Supo hacer del arte, de esa otra manera de mirar el mundo, de interpretarlo, su estilo de vida. Fue altivo en aquellos años en que ser rebelde implicaba casi una sentencia de muerte, y debió salir del país antes de que llegasen los “tiras” a su puerta.

Tuvo valor para enfrentar una institucionalidad, que aún nos avasalla, incluso con los trámites burocráticos que lo he visto padecer.

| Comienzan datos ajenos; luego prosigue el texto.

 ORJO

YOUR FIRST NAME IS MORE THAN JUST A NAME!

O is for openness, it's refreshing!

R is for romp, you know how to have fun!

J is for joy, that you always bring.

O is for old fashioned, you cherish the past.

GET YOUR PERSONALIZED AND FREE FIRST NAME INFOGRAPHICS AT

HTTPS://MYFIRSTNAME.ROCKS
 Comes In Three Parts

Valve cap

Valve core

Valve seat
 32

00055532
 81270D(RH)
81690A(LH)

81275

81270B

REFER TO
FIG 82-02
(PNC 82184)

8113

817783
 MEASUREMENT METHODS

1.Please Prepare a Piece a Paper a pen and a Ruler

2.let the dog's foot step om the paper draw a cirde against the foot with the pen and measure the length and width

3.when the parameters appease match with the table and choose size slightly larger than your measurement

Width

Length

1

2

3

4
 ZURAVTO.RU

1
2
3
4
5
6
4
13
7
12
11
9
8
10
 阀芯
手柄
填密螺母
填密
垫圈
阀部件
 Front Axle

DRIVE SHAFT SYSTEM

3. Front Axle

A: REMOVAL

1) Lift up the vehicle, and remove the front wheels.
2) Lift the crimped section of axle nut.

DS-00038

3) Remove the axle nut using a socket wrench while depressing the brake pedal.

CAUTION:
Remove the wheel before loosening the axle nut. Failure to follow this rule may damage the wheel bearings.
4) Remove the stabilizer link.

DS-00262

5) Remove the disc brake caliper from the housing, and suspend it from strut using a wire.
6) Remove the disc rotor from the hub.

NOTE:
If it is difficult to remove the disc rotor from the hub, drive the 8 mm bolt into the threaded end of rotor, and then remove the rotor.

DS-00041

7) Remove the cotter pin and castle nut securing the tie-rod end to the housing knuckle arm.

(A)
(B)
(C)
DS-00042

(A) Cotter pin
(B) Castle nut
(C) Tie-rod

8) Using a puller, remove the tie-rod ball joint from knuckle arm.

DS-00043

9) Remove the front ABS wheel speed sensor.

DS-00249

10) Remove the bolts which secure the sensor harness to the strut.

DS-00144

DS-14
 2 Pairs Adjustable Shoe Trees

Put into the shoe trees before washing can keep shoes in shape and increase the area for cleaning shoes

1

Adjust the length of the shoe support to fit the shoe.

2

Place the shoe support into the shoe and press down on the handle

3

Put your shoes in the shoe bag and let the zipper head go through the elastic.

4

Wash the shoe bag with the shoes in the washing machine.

Pedro Alcántara tiene una trayectoria en la historia del arte Latinoamericano como pocos hoy, en Colombia. Pero, con el paso de los años la situación no es la misma, y quizá sólo algunas exclusivas galerías de arte que saben comprender la valía de sus trazos, exhiben sus pinturas.

Acompañado de la muy querida Mónica Herrán, fotógrafa excepcional, vive apaciblemente y se esmera inagotablemente para proseguir en la brega, cuando el viento no sopla en su favor. Muchos amigos hablan, dicen, desdicen, pero hay que concretar y alzar la voz para apoyarle en un momento crucial de su existencia.

Hago un llamado entonces desde estas cortas líneas para iniciar una cruzada, como la que ya algunos empezaron, para que Pedro y Mónica Herrán logren pasar el chaparrón dignamente, como hasta ahora lo han venido haciendo, evocando el poema de Almafuerte “con el tesón del clavo enmohecido, que ya viejo y ruin, vuelve a ser clavo” y no arrepentirnos después, por haber pasado en silencio en estos días en que se requiere la mano de los amigos.